The mutie hunter jumped up at once, his purple-rimmed eyes wide with terror, his breath fogging in the sudden intense cold. He grabbed for his dagger and lunged at J.B., who stood between him and life.
Reacting, J.B. lunged, too, sweeping aside the blade thrust, wrist on wrist, using his forward momentum to head butt his adversary on the chin. The solid blow wobbled the man and he dropped the dagger. J.B. planted his feet and snapkicked at a center-chest bulls-eye, booting his opponent out from under the awning.

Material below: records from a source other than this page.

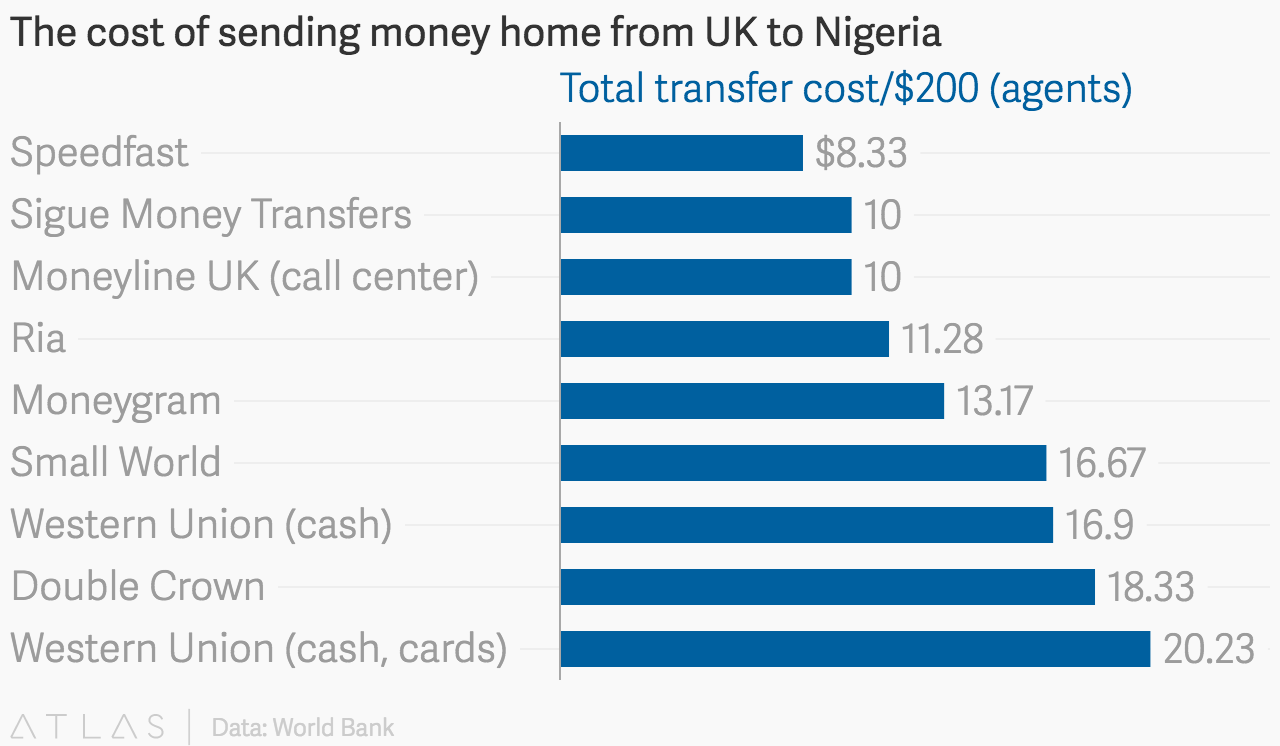 The cost of sending money home from uk to nigeria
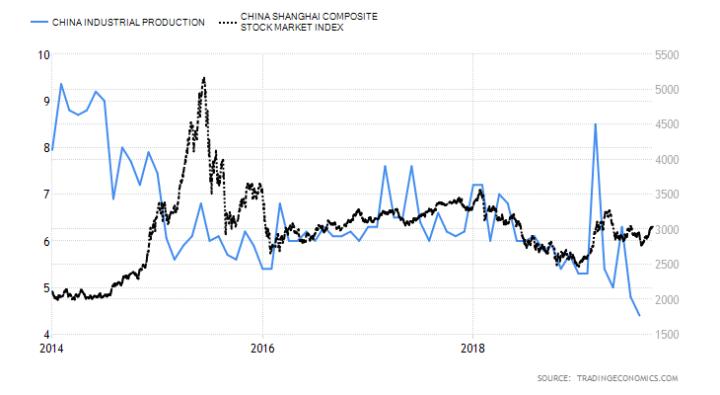 Chinese groei van 6% moeilijk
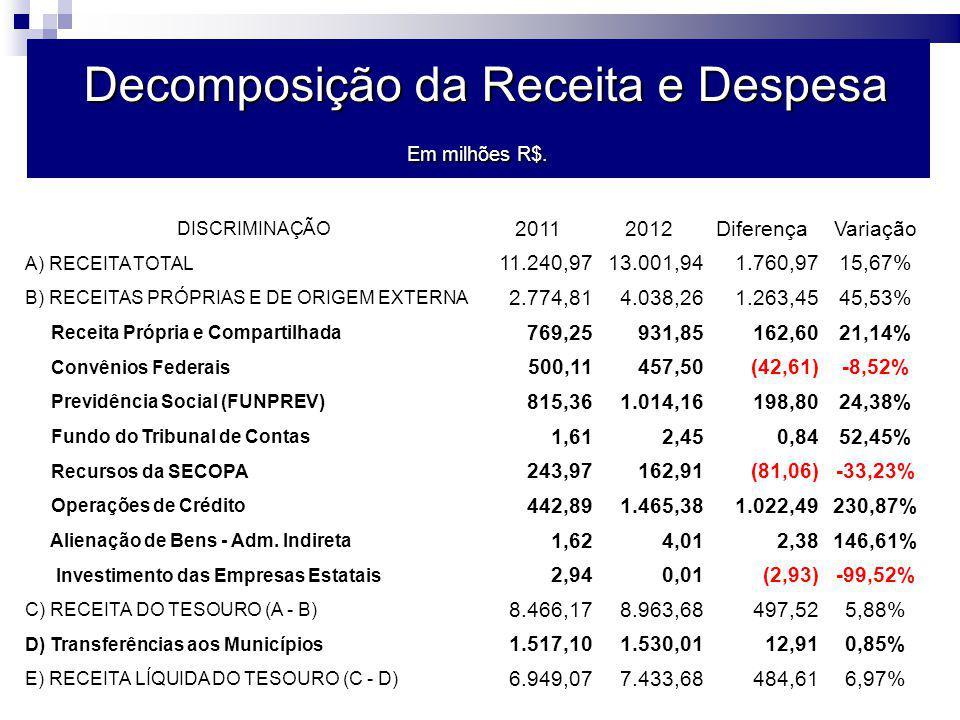 Decomposição da Receita e Despesa Em milhões R$.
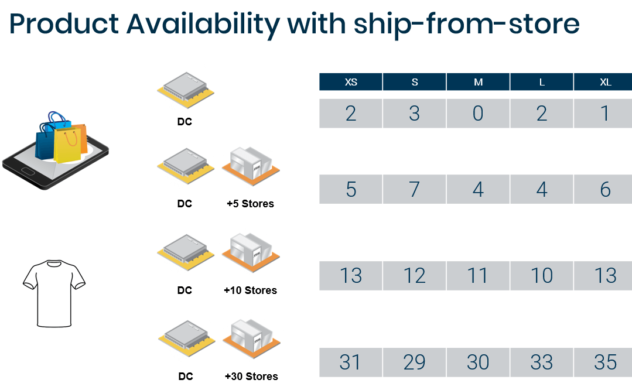 Product availability increase from ship from store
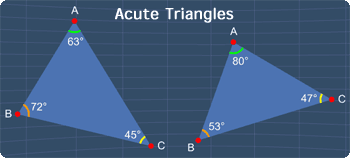 examples on acute triangles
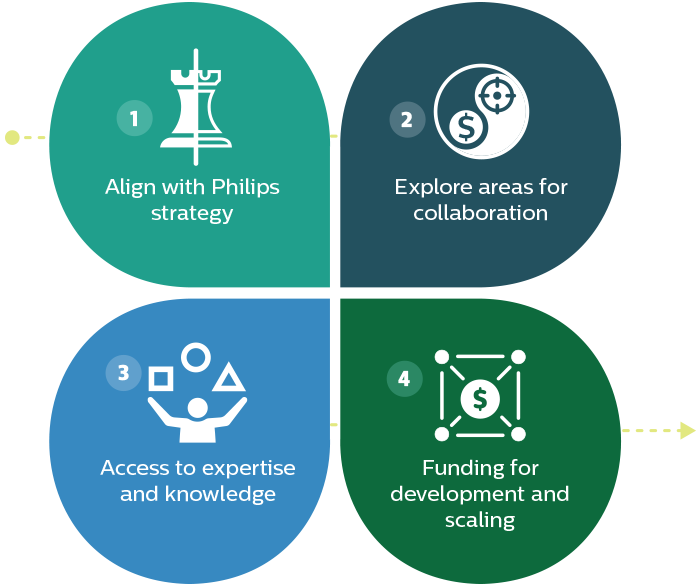 : A graphic shows the four areas that make up Philips Ventures' approach to working with start-ups.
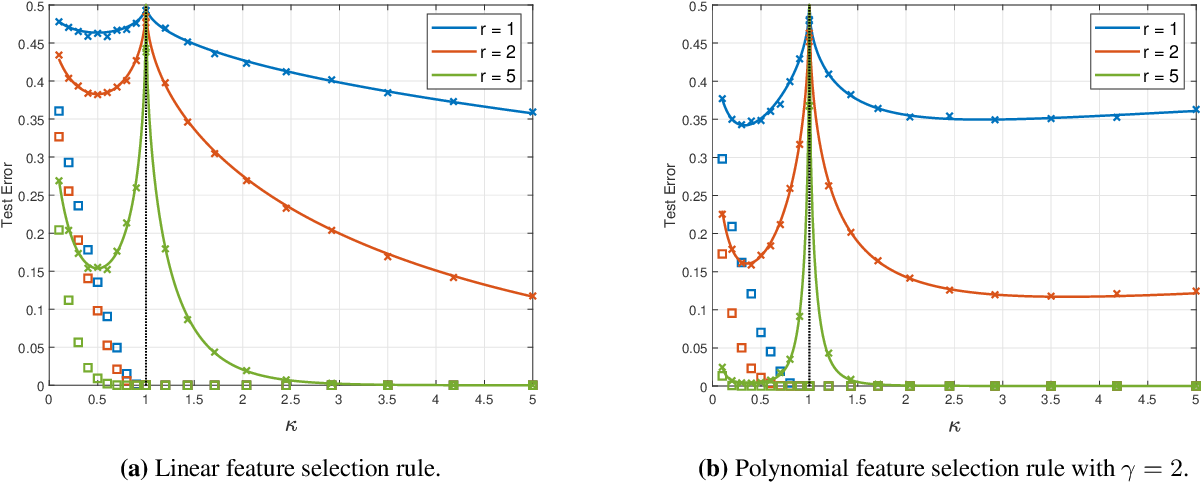 Figure 3 for Analytic Study of Double Descent in Binary Classification: The Impact of Loss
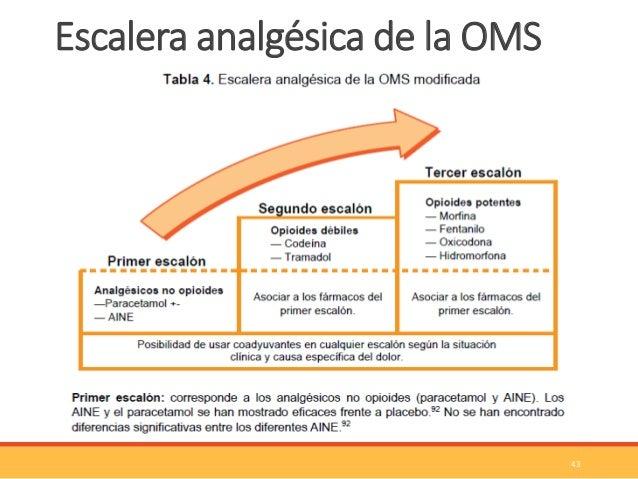 ANALG SICOS Y ANTI-INFLAMATORIOS NO ESTEROIDES (AINES)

The force of the kick sent Skin Hood sprawling, sliding across the icy deck.
He regained his feet just as the edge of the blue curtain reached him. The torrent of hail, like a waterfall breaking over his back and shoulders, drove him instantly to his knees. As he opened his mouth wide to scream, the cascade of ice pellets pounded him face-first into the deck, and in another second, buried him alive.
Gamble big, lose big.
J.B. backed down the companionway, pulled the hatch closed and dogged it.
Problem solved.
Chapter Four
The long night belowdecks went from suffocatingly hot to freezing cold while passengers clung to their pallets, storm-tossed, rattled by the din of hail and the rumble of what sounded like distant carpet bombing. As dawn approached and the racket outside subsided, from his too small bunk Dr. Antoine Kirby could hear the moaning of seasick fellow passengers and the hiss of the ship streaking through the water under full sail.
He was watching when Doc Tanner rolled out of bed, stretched, then brushed the bits of straw from the lapels of his black frock coat. When Tanner moved toward the bulkhead and the galley, Kirby eased out of the middle bunk to follow. In the bed above his, Colonel Graydon Bell was sleeping, belly up. White grease paint had rubbed off onto the coarsely woven cover of the pallet. His bristling cheeks, his brow, even his ears were dappled with bright red pinpoints. His lean jaws were grinding, eyelids fluttering, a steady flow of tears streaming into his receding hairline.
As on every night when Graydon went to bed sober, he was dreaming about dead wives and dead children.